Atmosphere Ocean Science Colloquium
The Development of 2015 El Nino and the End of Global Warming "Hiatus"
Speaker: Alexey Fedorov, Yale University
Location: Warren Weaver Hall 1302
Date: Wednesday, February 8, 2017, 3:30 p.m.
Synopsis:
The extreme El Nino of 2015 was part of surprisingly persistent warm conditions in the equatorial Pacific that began in March 2014 and lasted for almost two and a half years. Here I discuss the mechanisms and global impacts of these prolonged El Nino conditions using a combination of observations, GCM experiments and simple modeling. The onset of the warming occurred after a series of strong westerly wind bursts over the western tropical Pacific in early 2014, which generated the initial ocean warming reminiscent of the onset of El Nino in 1997. However, the development of a potentially strong El Nino event stalled, larely due to an exceptionally strong easterly wind burst that occurred in June. Nevertheless, the weak surface warming that developed by year-end and a recharged ocean state created favorable conditions for the continuation of El Nino.

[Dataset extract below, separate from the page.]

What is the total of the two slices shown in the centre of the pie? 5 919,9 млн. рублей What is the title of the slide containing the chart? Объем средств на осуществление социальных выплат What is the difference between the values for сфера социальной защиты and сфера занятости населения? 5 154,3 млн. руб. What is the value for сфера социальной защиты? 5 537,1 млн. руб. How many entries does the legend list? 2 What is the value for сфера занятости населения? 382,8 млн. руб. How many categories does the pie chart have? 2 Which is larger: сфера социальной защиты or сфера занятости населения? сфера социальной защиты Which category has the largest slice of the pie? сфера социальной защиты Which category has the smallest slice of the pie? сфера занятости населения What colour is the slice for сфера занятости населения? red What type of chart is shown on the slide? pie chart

Consequently, another series of westerly wind bursts in early 2015 generated a further warming in the central and eastern equatorial Pacific that eventually led to an extreme El Nino event. These warm conditions in the tropical Pacific ocean induced broad surface air temperature anomalies not only in the Pacific but globally as well, resulting in the last three years being the warmest years on record so far and effectively ending the much-discussed global warming "hiatus".